Opioid settlements to Hubbard County

In 2019, Minnesota was the first state to pass legislation establishing a licensing and fee structure for pharmacies wishing to sell pharmaceutical opioids.

It’s set to collect $20 million per year, she explained. Of that revenue, some goes to county social services and some to Opioid Epidemic Response Advisory Council (OERAC).
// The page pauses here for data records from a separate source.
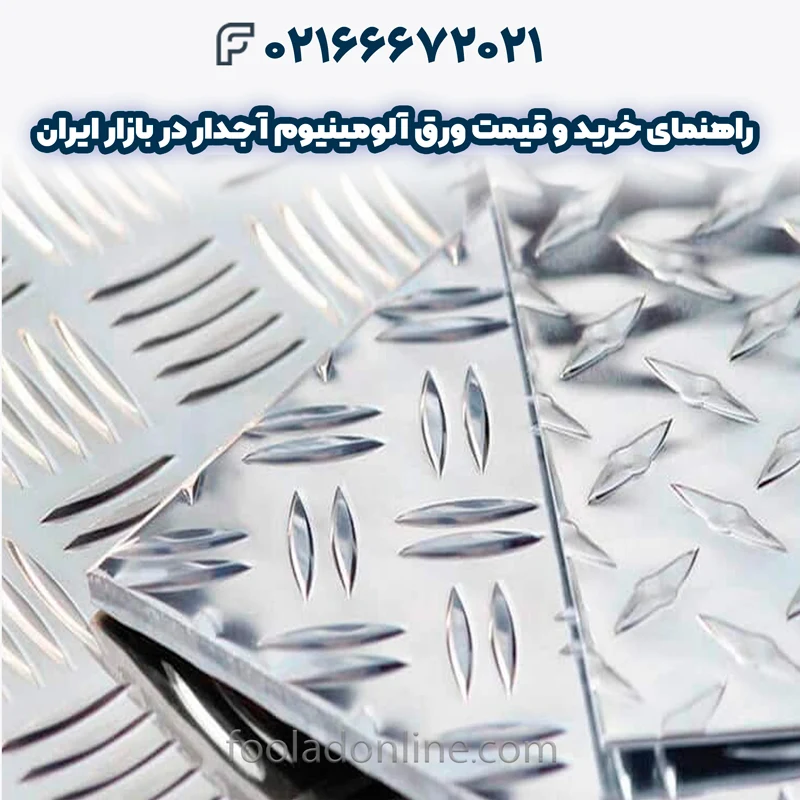 ورق آلومینیوم آجدار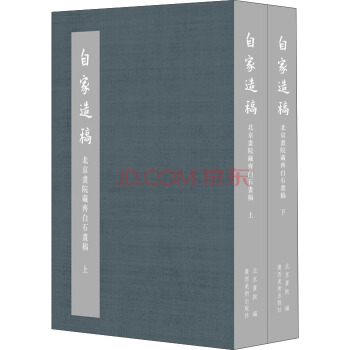 自傢造稿：北京畫院藏齊白石畫稿 pdf epub mobi 下载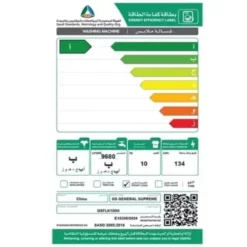 غسالة ملابس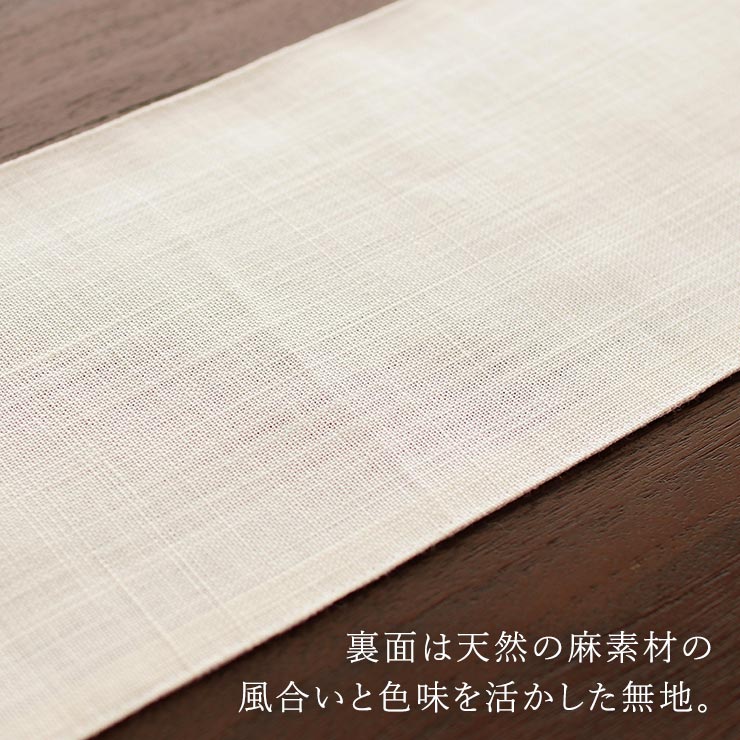 夢工房] 半幅帯 細帯 本麻 ジャガード縞 (薄ピンク/404-11) 縞々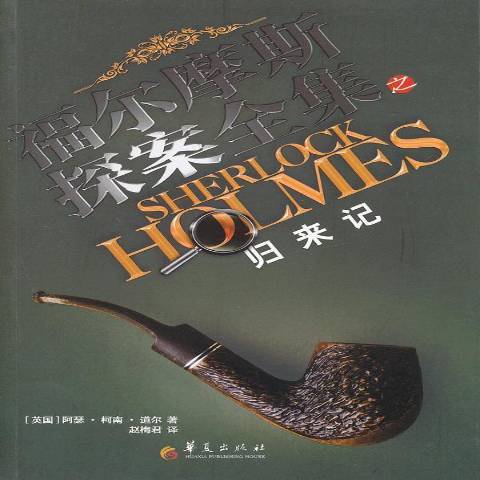 歸來記(2012年華夏出版社出版的圖書)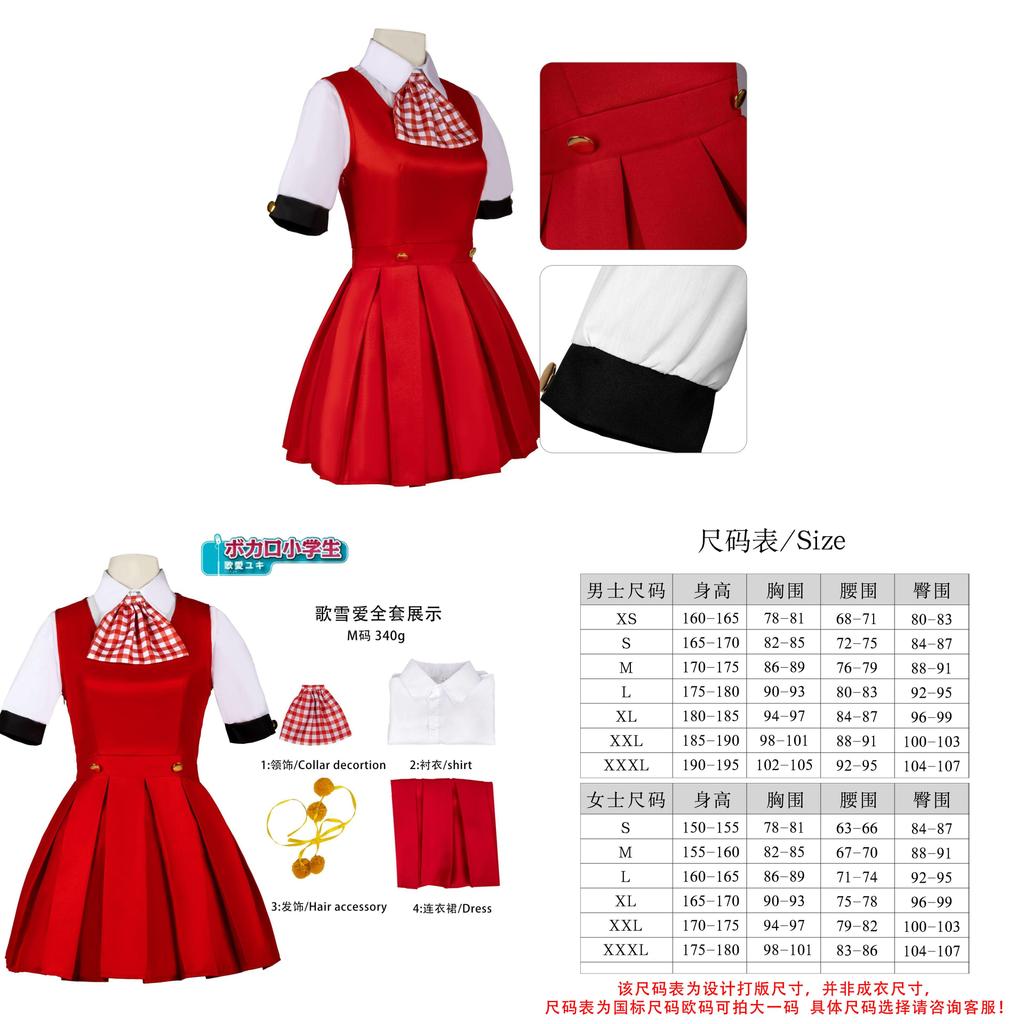Vocaloid Costume With Polyester Material For Game Cosplay And Anime Fans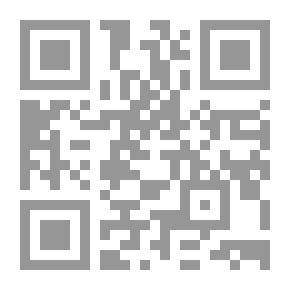 Qr Code جمهرة اللغة - الجزء الأول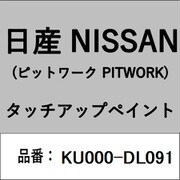 KU000-DL091 [補修リペア用 日産純正（PITWORK：ピットワーク）タッチアップペイント カラーNo.：DL0 内容量：15ml]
Nevis is a member of OERAC.

In its first three years, OERAC has awarded $36,394,939 to 80 organizations.

This year, OERAC received 115 requests asking for $276,753,527. They only could fund 28 awards for $20,095,519.

In 2021, Minnesota joined historic, $26-billion, multi-state settlement agreements with pharmaceutical distributors McKesson, Cardinal Health and AmerisourceBergen, and opioid manufacturer Johnson & Johnson.

As part of the settlement, Minnesota expects to receive $296 million over 18 years.

Hubbard County should receive $1,716,234 total, Nevins said. The money can be used for any form of opioid abatement.

Nevins suggests using the funds locally to distribute Narcan for free, Narcan vending machines, LUCAS devices (for chest compressions), fentanyl test strips, halfway houses, hotel vouchers and gas cards.

Hubbard County is forming a task force to decide how to utilize the funds.